Try these strategies from Ahmed to make it out, roomie relationship intact:

—Establish a household routine. Just as you should try and establish some routine for yourself, you should also try and establish some routine, chores-wise. Plan out who will do what, and when.

—Schedule in some time for non-solo activities. Examples could be planning a trip, playing board games, cooking a meal together, or doing some redecorating. Print out a weekly calendar and ask everyone to pick a fun activity for the day. Other ideas? Try group workouts, an in-home yoga session, dinner and movie nights, or painting.
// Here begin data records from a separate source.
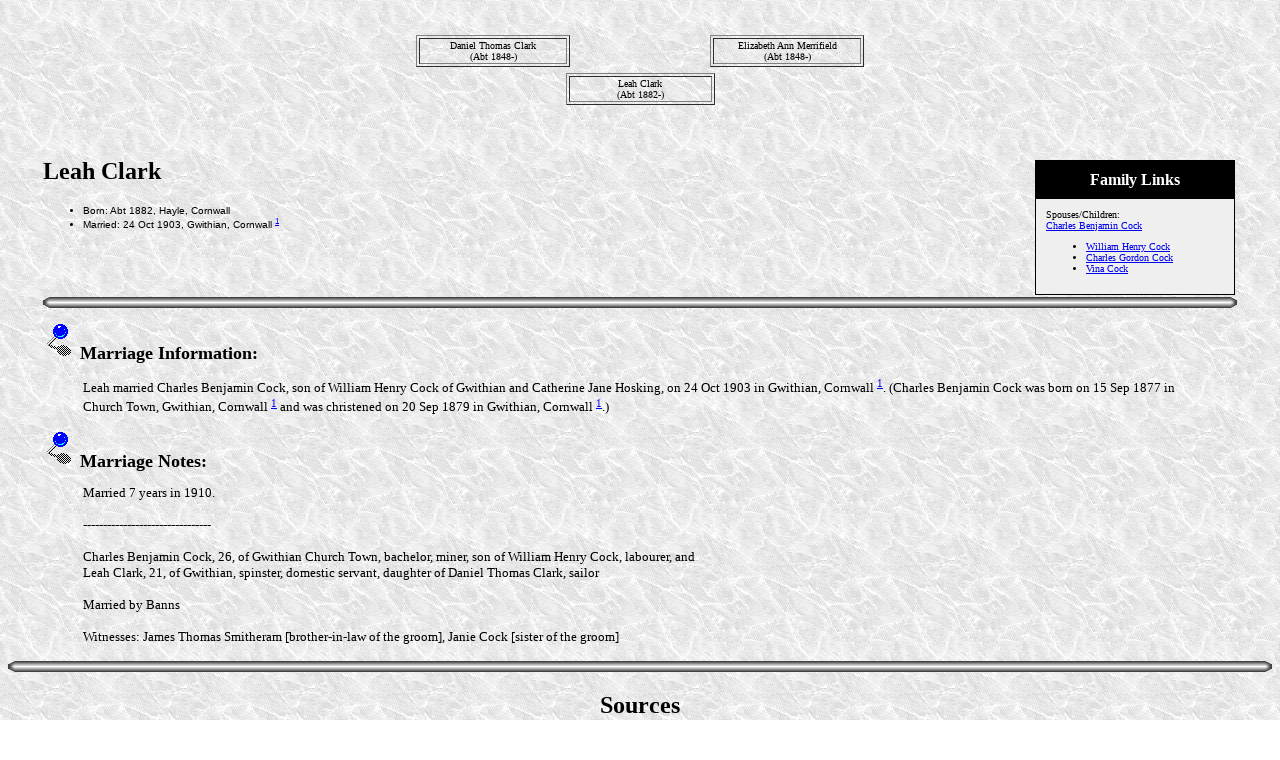

--- FILE ---
content_type: text/html
request_url: https://thesignsofthetimes.com.au/23/22817.htm
body_size: 3134
content:
<html>
<head>
<meta name=DESCRIPTION content="Some ancestors and relations of the Casimir, Bohlsen, Richards, Hely, Lloyd, Holmes, O'Donnell, Newick, Shaw, Crase and Moyle families of Australia.">
<meta name=KEYWORDS content="Genealogy, Ancestors, Family, Adam, Akehurst, Akhurst, Andrew, Angove, Anwyl, Ashridge, Bant, Barham, Barotte, Bassett, Bathe, Battum, Becket, Bennatts, Bennett, Bennetts, Bisson, Bohls, Bohlsen, Bohlson, Bohlssen, Boisel, Bollans, Bond, Borlase, Bourdon, Bray, Bright, Bristed, B�sing, Caddy, Came, Carthew, Casimir, Charles, Chesterman, Cock, Cowan, Crase, Craze, Cunningham, Davis, Delahaye, Drennan, Duke, Dunstone, Duperray, Dyneley, Eason, Evans, Falaize, Fleming, Fournier, Gale, Galien, Gallien, Gallimore, Garret, Gellard, George, Gilbart, Gilbert, Gillard, Gilmour, Goldsworthy, Gould, Greifenkerl, Griepenkerl, Guillot, Guilot, Hardwick, Harris, Harvey, Harvy, Healy, Hely, Herbelin, Herbert, Hine, Hocking, Hodge, Holliman, Holmes, Horsell, Hubert, Hughes, Humphreys, Hyne, Ingram, Isham, Jacka, John, Jones, Jordan, Joyce, Julyan, Kingdon, Kyngdon, Lakeman, Levergneux, Lecacheux, Lefebvre, Lefran�ois, Legrix, Lemaistre, Leroy, Lingard, Lloyd, Longuemare, Lucas, Marette, Martin, Martyn, Maskelyne, May, Menicher, Meopham, Mepham, Michell, Miles, Morgan, Mortar, Morter, Motley, Motlow, Moyle, Muir, Nanscawen, Newick, Norman, O�Donnell, Ogborne, Ogbourn, Onfrez, Owen, Paine, Painter, Pankhurst, Pascoe, Paskoe, Paskowe, Paynter, Pearson, Pendarves, Pendarvis, Pepperell, Phillips, Pickcott, Pike, Pilmoor, Pilmore, Pilmour, Ponten, Poole, Quidot, Rees, Regnault, Renken, Richards, Rimez, Rittchmont, Riviere, Roberts, Rocuchon, Rodda, Saillanfaits, Saillenfaits, Saillenfest, Sainsaulieu, Saint Saulieu, Saver, Sawer, Scollot, Shaw, Smart, Spargoe, Stevens, Stevenson, Styance, Styants, Tanner, Tapley, Tayler, Taylor, Teague, Teinturier, Templeton, Thrapson, Thurnello, Topsent, Townsend, Treluddra, Tremeryn, Trevinor, Vaughan, Vernicule, Vigor, Vivian, Wait, Waite, Walter, Ward, Warrell, Wayet, Wayte, Wenbon, Whayte, Whita, William, Williams, Wills, Wilson, Norrey en Bessin, Calvados, Normandy, Notre Dame de Bliquetuit, Rouen, Dublin, Devon, Cornwall, Camborne, Penryn, St. Gluvias, Wendron, Crowan, Breage, Scotland, Ayrshire, Tarbolton, Wales, Denbigh, Merioneth, Llanaber, Glamorgan, Cardiff, Kent, Marden, Maidstone, Goudhurst, Langley, Harrietsham, Otham, Leeds, Sussex, Etchingham, Ticehurst, Wadhurst, Waldron, Hailsham, Ewhurst, Lincolnshire, Spilsby, Yorkshire, Germany, Niedersachsen, Langwarden">
<meta name=GENERATOR content="Created by Legacy 4.0, http://www.LegacyFamilyTree.com">
<title>Leah Clark</title>
</head>
<body BGCOLOR=FFFFFF topmargin=1 bgproperties=fixed  background="../marble3.jpg">
<div align=center>
<table width=580 height=10 align=center valign=top border=0>
<tr>
<table>
<tr>
<td width=139 align=center valign=top></td>
<td width=1></td>
<td width=139 align=center valign=top></td>
<td width=1></td>
<td width=139 align=center valign=top></td>
<td width=1></td>
<td width=139 align=center valign=top></td>
</tr>
</table>
</tr>
<tr>
<table>
<tr>
<td>
<table border=0>
<td width=139 align=center valign=top></td>
</table>
</td>
<td width=1></td>
<td>
<table border=0>
<td width=139 align=center valign=top></td>
</table>
</td>
<td width=1></td>
<td>
<table border=0>
<td width=139 align=center valign=top></td>
</table>
</td>
<td width=1></td>
<td>
<table border=0>
<td width=139 align=center valign=top></td>
</table>
</td>
<td width=1></td>
<td>
</tr>
</table>
</tr>
<tr>
<td width=580 height=10 align=center valign=top><table border=0>
<tr>
<td width=290 height=10 align=center valign=top><table border=0>
<tr>
<td width=290 height=10 align=center valign=top><table border=1>
<tr>
<td width=144 align=center valign=top><font size=1>Daniel Thomas Clark<br>(Abt 1848-)</font></td>
</tr>
</table>
</tr>
</table>
</td>
<td width=290 height=10 align=center valign=top><table border=0>
<tr>
<td width=290 height=10 align=center valign=top><table border=1>
<tr>
<td width=144 align=center valign=top><font size=1>Elizabeth Ann Merrifield<br>(Abt 1848-)</font></td>
</tr>

</table>
</table>
</td>
</tr>
</table>
</tr>
<tr>
<td width=590 height=10 align=center valign=top><table border=1>
<tr>
<td width=139 align=center valign=top><font size=1>Leah Clark<br>(Abt 1882-)</a></font></td>
</tr>
</table>
</tr>
</table>
<p>&nbsp;</p>
<table align=center width=95%>
<tr>
<td><table cellpadding=1 cellspacing=1 align=right>
<tr>
<td><table width=200 cellspacing=0 bgcolor=black cellpadding=1>
<tr>
<td><table width=100% cellspacing=0 cellpadding=10>
<tr>
<td align=center bgcolor=#000000><font color=#FFFFFF size=3
face=Arial,Helvetica, Sans Serif><b>Family Links</b></font></td>
</tr>
<tr>
<td bgcolor=#EFEFEF><font size=1>
<p>Spouses/Children:<br>
<a href="../23/685260.htm">Charles Benjamin Cock</a>
<ul>
<li><a href="../23/22827.htm">William Henry Cock</a></li>
<li><a href="../23/706553.htm">Charles Gordon Cock</a></li>
<li><a href="../23/706554.htm">Vina Cock</a></li>
</ul>
</font>
</td>
</tr>
</table>
</td>
</tr>
</table>
</td>
</tr>
</table>
<p><h2>Leah Clark</h2><font face=Arial,Helvetica size=-2><ul>
<li>Born: Abt 1882, Hayle, Cornwall</li>
<li>Married: 24 Oct 1903, Gwithian, Cornwall <A HREF="#1"><sup>1</sup></a></li>
</ul></font>
<img src="../bar_wh.gif" align=middle width=100% height=11>
<font SIZE=-1><p><img src="../bluepin2.gif">&nbsp;&nbsp;<font SIZE=+1><strong>Marriage Information:</strong></font></p>
<blockquote>
<font SIZE=-1><p>Leah married Charles Benjamin Cock, son of William Henry Cock of Gwithian and Catherine Jane Hosking, on 24 Oct 1903 in Gwithian, Cornwall <A HREF="#1"><sup>1</sup></a>.  (Charles Benjamin Cock was born on 15 Sep 1877 in Church Town, Gwithian, Cornwall <A HREF="#1"><sup>1</sup></a> and was christened on 20 Sep 1879 in Gwithian, Cornwall <A HREF="#1"><sup>1</sup></a>.)</p></font>
</blockquote>
<font SIZE=-1><p><img src="../bluepin2.gif">&nbsp;&nbsp;<font SIZE=+1><strong>Marriage Notes: </strong></font></p>
<blockquote>
<font SIZE=-1><p>Married 7 years in 1910.<br><br>--------------------------------<br><br>Charles Benjamin Cock, 26, of Gwithian Church Town, bachelor, miner, son of William Henry Cock, labourer, and<br>Leah Clark, 21, of Gwithian, spinster, domestic servant, daughter of Daniel Thomas Clark, sailor<br><br>Married by Banns<br><br>Witnesses: James Thomas Smitheram [brother-in-law of the groom], Janie Cock [sister of the groom]</p></font>
</blockquote>
</td>
</tr>
</table>
</div>
<img src="../bar_wh.gif" align=middle width=100% height=11>
<center><h2>Sources</h2></center>
<hr size=3 noshade>
<blockquote>
<p><b><a name="1">1</a></b>
Cornwall OPC.  
</blockquote>
<div align=center>
<hr size=3 noshade>
<p><a href="https://www.thesignsofthetimes.com.au/index.html">Home</a> | <a href="../index.htm">Table of Contents</a> | <a href="../surnames.htm">Surnames</a> | <a href="../names.htm">Name List</a></p>
<p><font size=1><b>This Web Site was Created 30 Nov 2015 with <a HREF="http://www.LegacyFamilyTree.com">Legacy 4.0</a> from <a HREF="http://www.LegacyFamilyTree.com">Millennia</a></font><b></p>
</div>
</body>
</html>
—Set some ground rules. Ahmed also suggests calling a house meeting to hash out some house rules for personal space, solo time, and shared areas to ensure everyone has equal access. “Challenges include how to share the space in a novel way,” according to Mandel. Perhaps this means sharing meals more than usual during a time where normal eating routines are disrupted, or exploring how often to cook together versus taking turns in the kitchen. Also, try and figure out how to respect each other’s sleep schedules if someone is working from home, and what to do if your roommate is on a video-chat while you were hoping to unwind. “This situation requires a lot of communication and flexibility regarding respecting each other’s needs,” Mandel says. “Being direct but gentle and compassionate is a helpful approach.”

Figure out how much alone time you need and how much you’d like to connect, she says. Then, check in with your roommates to see their preferences. “From there, you can be open about how to share your space in the most balanced way possible,” Mandel says. “For instance, maybe one of you would like to do a yoga video a few times a week, which may monopolize a shared space. Being open about this helps roommates share with you whether this works for them and if so, when and how to proceed. Perhaps each of you would like to share an activity together to connect, but then would like to watch a movie separately to unwind later. Essentially, communication and trial and error is key here. Discuss, try to see what works, discuss some more and adjust accordingly.”

And, Mandel says, never forget: “you’re both coping with a stressful situation, and so, when possible, try to give your partner or roommates extra leeway if they are somewhat irritable.” Good luck!